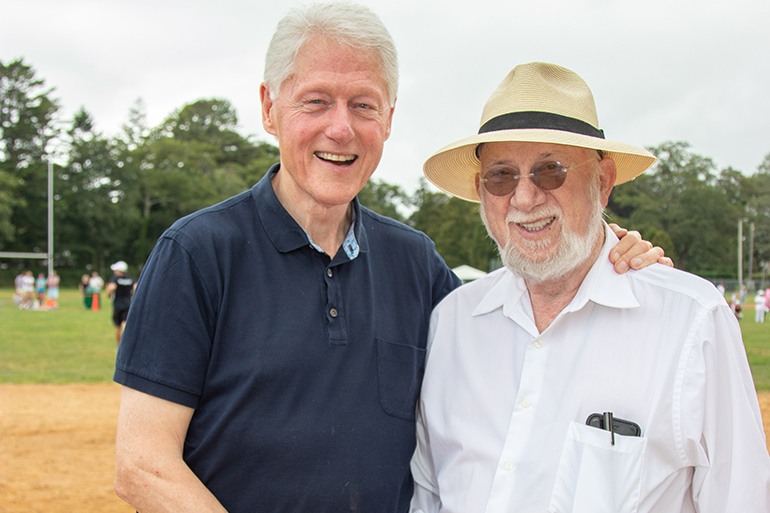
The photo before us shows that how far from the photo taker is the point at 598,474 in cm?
209

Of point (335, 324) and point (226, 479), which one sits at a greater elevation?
point (335, 324)

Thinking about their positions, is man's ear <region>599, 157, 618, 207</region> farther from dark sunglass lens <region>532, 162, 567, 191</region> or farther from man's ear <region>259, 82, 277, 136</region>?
man's ear <region>259, 82, 277, 136</region>

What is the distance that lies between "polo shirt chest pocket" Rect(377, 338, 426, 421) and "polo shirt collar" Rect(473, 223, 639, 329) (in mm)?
370

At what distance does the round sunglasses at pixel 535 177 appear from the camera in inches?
98.6

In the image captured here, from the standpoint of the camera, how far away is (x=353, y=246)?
252cm

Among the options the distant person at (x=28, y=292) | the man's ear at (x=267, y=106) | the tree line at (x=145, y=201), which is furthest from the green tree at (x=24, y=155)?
the man's ear at (x=267, y=106)

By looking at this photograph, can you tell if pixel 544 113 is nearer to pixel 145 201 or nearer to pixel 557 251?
pixel 557 251

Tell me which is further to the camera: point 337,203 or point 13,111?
point 13,111

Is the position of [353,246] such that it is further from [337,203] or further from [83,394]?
[83,394]

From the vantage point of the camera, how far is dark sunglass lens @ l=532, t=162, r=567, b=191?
2.50 meters

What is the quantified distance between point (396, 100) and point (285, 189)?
60 cm

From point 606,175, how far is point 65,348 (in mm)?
14913

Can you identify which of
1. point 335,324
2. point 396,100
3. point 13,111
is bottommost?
point 335,324

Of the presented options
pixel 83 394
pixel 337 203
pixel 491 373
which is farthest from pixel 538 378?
pixel 83 394
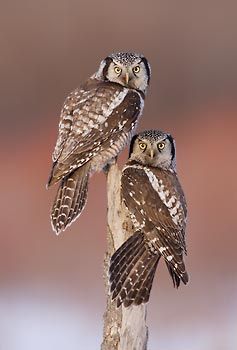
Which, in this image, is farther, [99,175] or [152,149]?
[99,175]

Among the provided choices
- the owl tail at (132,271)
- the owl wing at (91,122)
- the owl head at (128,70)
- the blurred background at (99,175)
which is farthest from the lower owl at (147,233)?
the blurred background at (99,175)

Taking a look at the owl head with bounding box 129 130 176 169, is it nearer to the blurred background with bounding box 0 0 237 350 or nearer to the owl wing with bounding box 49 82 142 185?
the owl wing with bounding box 49 82 142 185

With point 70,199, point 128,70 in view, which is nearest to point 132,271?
point 70,199

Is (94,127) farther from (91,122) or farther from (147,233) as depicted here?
(147,233)

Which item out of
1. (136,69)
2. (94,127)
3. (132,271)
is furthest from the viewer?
(136,69)

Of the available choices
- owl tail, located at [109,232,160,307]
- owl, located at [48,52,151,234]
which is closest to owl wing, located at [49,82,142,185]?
owl, located at [48,52,151,234]

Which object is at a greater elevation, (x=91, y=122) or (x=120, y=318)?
(x=91, y=122)
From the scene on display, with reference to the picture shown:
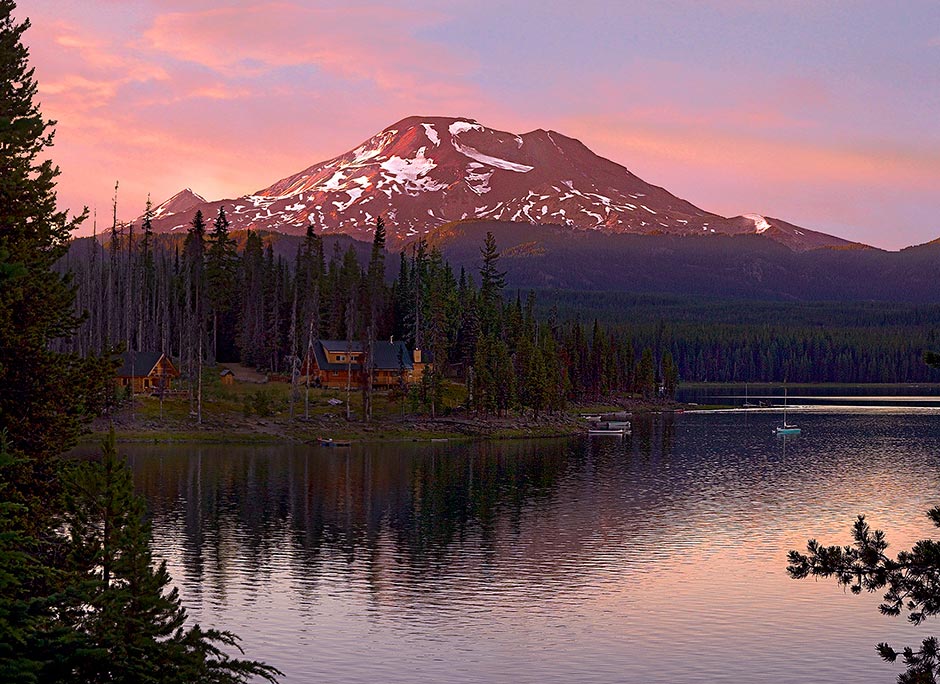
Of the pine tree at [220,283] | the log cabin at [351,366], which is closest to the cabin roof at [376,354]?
the log cabin at [351,366]

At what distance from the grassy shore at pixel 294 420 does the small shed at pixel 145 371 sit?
13.6 ft

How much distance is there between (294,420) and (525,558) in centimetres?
6783

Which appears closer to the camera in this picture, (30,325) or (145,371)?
(30,325)

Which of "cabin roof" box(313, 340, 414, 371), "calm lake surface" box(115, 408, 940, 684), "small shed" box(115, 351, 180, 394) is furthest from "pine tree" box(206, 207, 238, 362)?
"calm lake surface" box(115, 408, 940, 684)

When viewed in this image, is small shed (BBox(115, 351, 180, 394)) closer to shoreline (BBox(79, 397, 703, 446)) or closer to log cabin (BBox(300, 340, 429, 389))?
shoreline (BBox(79, 397, 703, 446))

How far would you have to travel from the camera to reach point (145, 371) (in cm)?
12694

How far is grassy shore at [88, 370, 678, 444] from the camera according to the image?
11525 centimetres

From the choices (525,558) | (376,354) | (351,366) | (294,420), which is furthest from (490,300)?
(525,558)

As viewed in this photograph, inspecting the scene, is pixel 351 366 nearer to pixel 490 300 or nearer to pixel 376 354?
pixel 376 354

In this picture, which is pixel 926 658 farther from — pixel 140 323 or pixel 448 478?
pixel 140 323

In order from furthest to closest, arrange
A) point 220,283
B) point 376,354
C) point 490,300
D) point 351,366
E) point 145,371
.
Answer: point 490,300, point 220,283, point 376,354, point 351,366, point 145,371

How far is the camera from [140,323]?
140 m

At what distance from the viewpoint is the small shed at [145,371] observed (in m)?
126

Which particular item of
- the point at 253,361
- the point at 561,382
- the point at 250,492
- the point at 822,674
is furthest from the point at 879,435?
the point at 822,674
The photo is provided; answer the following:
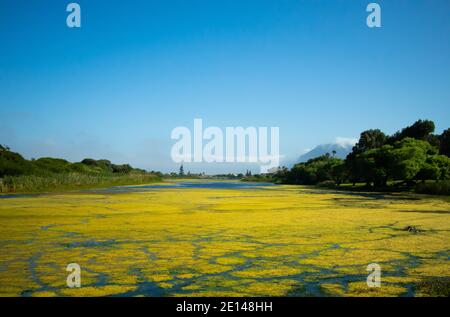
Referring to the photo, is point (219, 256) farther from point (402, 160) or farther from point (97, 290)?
point (402, 160)

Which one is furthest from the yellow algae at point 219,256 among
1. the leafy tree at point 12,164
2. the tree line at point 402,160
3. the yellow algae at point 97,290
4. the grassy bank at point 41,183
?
the leafy tree at point 12,164

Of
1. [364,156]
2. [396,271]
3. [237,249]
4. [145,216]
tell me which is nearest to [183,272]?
[237,249]

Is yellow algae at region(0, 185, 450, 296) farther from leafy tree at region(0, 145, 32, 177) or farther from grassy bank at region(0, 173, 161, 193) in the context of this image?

:::::

__TASK DETAILS__:
Beginning at the line that contains "When viewed in", copy each remaining line of the records exactly, through the final one. Omit the pictures.

__FINISHED TASK__:
When viewed in this image, is small shed (BBox(115, 351, 180, 394)) closer to shoreline (BBox(79, 397, 703, 446)) or closer to log cabin (BBox(300, 340, 429, 389))?
shoreline (BBox(79, 397, 703, 446))

How far would you have to travel from the camera to reach point (145, 371) (in cm)?
12694

How far is grassy shore at [88, 370, 678, 444] from the camera according to the image?
11525 centimetres

From the choices (525,558) | (376,354) | (351,366) | (294,420), which is furthest from (490,300)?
(525,558)

As viewed in this photograph, inspecting the scene, is pixel 351 366 nearer to pixel 490 300 or nearer to pixel 376 354?
pixel 376 354

In this picture, which is pixel 926 658 farther from — pixel 140 323 or pixel 448 478?
pixel 140 323

In order from furthest to closest, arrange
A) point 220,283
B) point 376,354
C) point 490,300
D) point 351,366
E) point 145,371
.
Answer: point 490,300, point 220,283, point 376,354, point 351,366, point 145,371

How far is the camera from [140,323]?
140 m

At what distance from the viewpoint is the small shed at [145,371] observed (in m)?
126

Which particular item of
- the point at 253,361
- the point at 561,382
- the point at 250,492
- the point at 822,674
is furthest from the point at 879,435?
the point at 822,674
The photo is provided; answer the following:
Referring to the photo, is point (219, 256) farther from point (402, 160) or farther from point (97, 290)?
point (402, 160)

Which one is furthest from the yellow algae at point 219,256 among
1. the leafy tree at point 12,164
2. the tree line at point 402,160
3. the yellow algae at point 97,290
4. the grassy bank at point 41,183
?
the leafy tree at point 12,164

Of
1. [364,156]
2. [396,271]
3. [237,249]
4. [145,216]
tell me which is nearest to [183,272]?
[237,249]

Is yellow algae at region(0, 185, 450, 296) farther from leafy tree at region(0, 145, 32, 177) or farther from grassy bank at region(0, 173, 161, 193) in the context of this image?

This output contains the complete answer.